While it is true that this has been around on other labels, what distinguishes this release is that Orfeo has an official relationship with the Bayreuth Festival and with the Bavarian Radio. The original masters formed the basis of Orfeo’s release, which is vastly superior to prior issues, which stem from off-the-air sources. Although there are slight hints of overload, on the whole this is well-balanced, natural monaural broadcast sound from the late 1950s. Informative and engrossing notes are also included, but no libretto. The performance, unfortunately, included the small cut in the third act that was fairly traditional at the time.
For those who love this opera, there are a few other important recordings.

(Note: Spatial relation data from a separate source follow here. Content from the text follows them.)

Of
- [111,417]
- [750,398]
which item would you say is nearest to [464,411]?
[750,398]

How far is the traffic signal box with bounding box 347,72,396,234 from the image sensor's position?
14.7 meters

One is the 1943 Met broadcast with Melchior’s radiant Lohengrin, the young Astrid Varnay, and Leinsdorf’s idiomatic conducting (though it lacks the majesty and beauty of Mata?i?). The best transfer of that performance is on Naxos 8.110235. The Decca/London monaural live Bayreuth 1953 recording led by Keilberth with Windgassen and Steber is also quite lovely. I own it on Teldec 93674, and there is also a Naxos transfer. Other commercial sets worthy of exploration include the RCA Leinsdorf set with Kónya, Amara, and the glorious Boston Symphony Orchestra (RCA 50164), and Barenboim’s very moving performance with Peter Seiffert and Emily Magee and the Berlin Staatskapelle on Teldec 21484). For the person who cannot get enough of Lohengrin, Kozlovsky’s remarkable performance has been preserved on Melodiya LPs; I still await its transfer to CD (though Preiser did excerpt all of Lohengrin’s role on one disc).
As wonderful as all of those different recordings are, there is not one among them that I would call superior to this Orfeo release. This is a Lohengrin for the ages.